Senator Bernie Sanders of Vermont has admitted that he thinks that what RFK is “saying about the food industry is exactly correct. I think you have a food industry concerned about their profits, could care less about the health of the American people. I think they have to be taken on.” But Sanders also called Kennedy’s views on other issues “dangerous.” New Jersey Democratic Senator Cory Booker, who is a vegan and fellow critic of the industrial food system, admitted to similarly conflicted feelings. “I’ve heard him say a lot of things that are absolutely right,” Booker told reporters last year when asked about the Kennedy scion.
The problem is that RFK’s other views, although once palatable to the likes of Jon Stewart and Bill Maher, have become difficult for the party to stomach. And while Democrats’ knee-jerk defense of the scientific establishment often merits criticism, they aren’t wrong to look askance at some of Kennedy’s views. He and his nonprofit, Children’s Health Defense, have been a sort of headquarters for pseudoscience about vaccination, especially as it relates to autism.
Despite what Kennedy claims, there is no scientific basis for stating that autism is caused by any kind of vaccination. Autism rates have exploded in recent decades, but that’s mostly due to changes in the way we diagnose kids who in the past would’ve just been seen as socially awkward or cognitively atypical.

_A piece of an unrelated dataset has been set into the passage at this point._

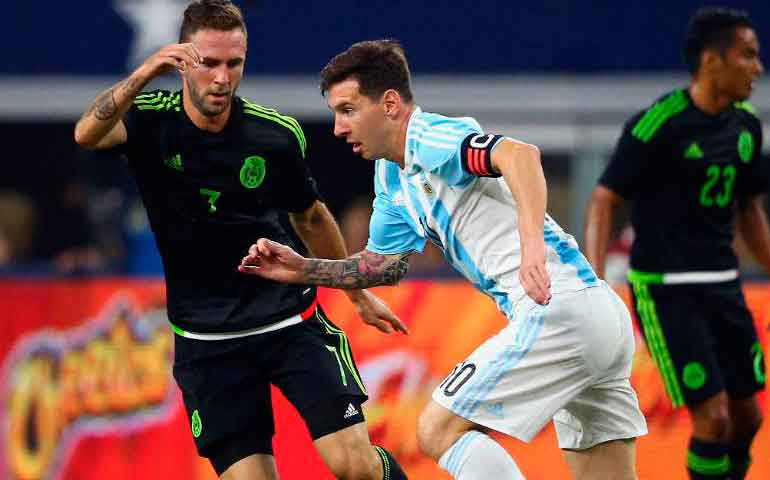 argentina-consigue-milagroso-empate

Kennedy has also taken his autism pseudoscience in less well-known directions. He’s a promoter of a communications method for nonverbal autistic people called Spelling 2 Communicate, in which a facilitator holds up a letter board that then allows the autistic person to type out his thoughts. While it sounds reasonable on its face, the method is rooted in techniques that do little more than ventriloquize nonverbal people, who have proven unable to communicate without the facilitator prompting or nudging them.
As a member of Donald Trump’s cabinet, Kennedy would have more power than ever before to marshal federal resources in favor of his views. For Democrats, that means potentially having an ally who could help protect access to abortion and access to government health care programs while also promoting healthier diets and food systems to the extent his position allows it.
But it also means elevating a man who has become a firehose of false claims to the most important public health agency job in America—a role in which he could wreak havoc by working to curb the administering of useful medications by exaggerating or fabricating risks.
Wherever you come down on the choice, one thing is certain. RFK’s nomination is another sign that the Republican Party is becoming a much more diverse institution. Years ago, you would have only seen RFK elevated to the position of cabinet secretary if a left-wing vegan like Dennis Kucinich somehow made it into the White House. The GOP is increasingly open to the same kind of woo. Meanwhile, for better and for worse, the Democrats have taken up the role of defending the scientific and medical establishment.